> _Короткое задание 1_
Перечислите всё, что в отрывке о побеге с Соловков названо возможным впереди после побега.

> _Фрагмент документа_
Единственной ценной для меня вещью на Соловках было мое Евангелие. Его я взял с собой. Дня три-четыре спустя после нашего побега, я начал путаться и сбиваться в счете дней и поэтому, не имея бумаги, я решил на Евангелии записывать наши дневки. Обозначал я их какими-нибудь событиями, предметами или происшествиями, которые чем-нибудь выделялись и врезывались в мою память. Потом уже эта запись перешла в короткий дневник.
Этот день у меня записан так:
18-го мая, — Разоружение конвоиров и побег. Дневка с красноармейцами.
И в моей памяти встает картина этого отдыха.
Мы расположились на горе. Все устали, хотелось есть и спать. Сазонов, вопреки моему желанию, все-таки утащил из лагеря кусок сала, величиной с кулак, и несколько кусков сахару. Тут это очень пригодилось и мы закусили.
Опять усадив красноармейцев и «пятого» в кучку, мы разостлали одежду, и с удовольствием заснули, по очереди будя друг друга и передавая винтовку для охраны, и наблюдения за конвоирами.
Что со мной? Где я? — Не мог я понять просыпаясь.
На свободе!.. Вздохнул я... На настоящей, невиданной еще мною свободе... В лесу, который знает только зверя...
А впереди?
Что Бог даст!.. Жизнь, любовь, счастье... Или — смерть.
Два выхода.
Но если и смерть, то не страшно... За миг такой свободы — отдам жизнь!
Солнце еще не зашло, но день кончался... И начиналась белая, северная ночь с ее особым настроением...
Нужно было решать, что делать с красноармейцами.
Я посоветовался со своими, и хотя они были против этого, я твердо решил их выпустить на свободу.
Но надо было сделать все, чтобы они вернулись в лагерь как можно позже.
И я обратился к их совести...
Зная хорошо, как их будут допрашивать, я, говоря с ними, вызывал каждого отдельно.
«Ты понимаешь», говорил я им, «что мне выгоднее было вас расстрелять, чем возиться с вами, таскать за собой и давать вам тот кусочек сала, который нам так нужен, но я этого не делаю, потому что не могу убивать. Тебя же я только прошу об одном. — Вернуться в лагерь как можно позже»...
«Будут допрашивать, скажи, что заблудился, был измотан, всему этому поверят, а ты еще ранен», прибавил я проткнутому. — «Вам дана жизнь — вы исполните мою просьбу».
Красноармейцы плакали... Но по временам, мне все-таки не верили, настолько такой подход был им чужд. Ваську Приблудина решили взять с собой. «Приблудин — приблудился»...
Пошли... Для того, чтобы, по возможности, сбить погоню со следа, мы двинулись не на запад, а на север, вдоль железной дороги.
Было около часу ночи. Прошло достаточно времени, чтобы убедить красноармейцев, что наш поход на север не блеф, а наш истинный путь, и я решил их отпустить.

> _Предоставленные записи_

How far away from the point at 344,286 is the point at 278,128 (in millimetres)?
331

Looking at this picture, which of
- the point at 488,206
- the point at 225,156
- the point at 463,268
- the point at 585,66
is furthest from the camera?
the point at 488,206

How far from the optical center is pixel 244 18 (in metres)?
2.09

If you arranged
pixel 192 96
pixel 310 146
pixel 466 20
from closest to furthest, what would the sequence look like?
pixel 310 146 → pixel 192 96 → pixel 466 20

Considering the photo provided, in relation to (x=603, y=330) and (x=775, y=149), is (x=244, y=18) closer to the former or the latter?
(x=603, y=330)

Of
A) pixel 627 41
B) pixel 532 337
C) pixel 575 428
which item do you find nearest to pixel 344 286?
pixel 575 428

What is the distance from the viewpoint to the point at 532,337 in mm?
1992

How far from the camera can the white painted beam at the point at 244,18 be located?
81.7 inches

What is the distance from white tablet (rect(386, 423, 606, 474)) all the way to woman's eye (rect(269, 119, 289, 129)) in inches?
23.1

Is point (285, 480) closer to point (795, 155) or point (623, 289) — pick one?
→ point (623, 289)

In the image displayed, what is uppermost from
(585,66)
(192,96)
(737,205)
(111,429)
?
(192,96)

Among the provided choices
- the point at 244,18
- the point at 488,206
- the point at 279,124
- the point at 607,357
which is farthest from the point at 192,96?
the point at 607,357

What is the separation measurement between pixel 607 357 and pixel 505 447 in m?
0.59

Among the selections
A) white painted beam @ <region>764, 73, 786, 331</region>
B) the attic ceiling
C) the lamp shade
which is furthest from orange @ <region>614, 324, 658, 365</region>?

> _Короткое задание 2_
Выведите без изменений всё из записей, начиная со строки, где есть «How far from the camera», и до самого конца записей, включая обе границы.

> _Результат 1_
Жизнь, любовь, счастье, смерть.

> _Результат 2_
How far from the camera can the white painted beam at the point at 244,18 be located?
81.7 inches

What is the distance from white tablet (rect(386, 423, 606, 474)) all the way to woman's eye (rect(269, 119, 289, 129)) in inches?
23.1

Is point (285, 480) closer to point (795, 155) or point (623, 289) — pick one?
→ point (623, 289)

In the image displayed, what is uppermost from
(585,66)
(192,96)
(737,205)
(111,429)
?
(192,96)

Among the provided choices
- the point at 244,18
- the point at 488,206
- the point at 279,124
- the point at 607,357
which is farthest from the point at 192,96?
the point at 607,357

What is the separation measurement between pixel 607 357 and pixel 505 447 in m?
0.59

Among the selections
A) white painted beam @ <region>764, 73, 786, 331</region>
B) the attic ceiling
C) the lamp shade
which is furthest from orange @ <region>614, 324, 658, 365</region>?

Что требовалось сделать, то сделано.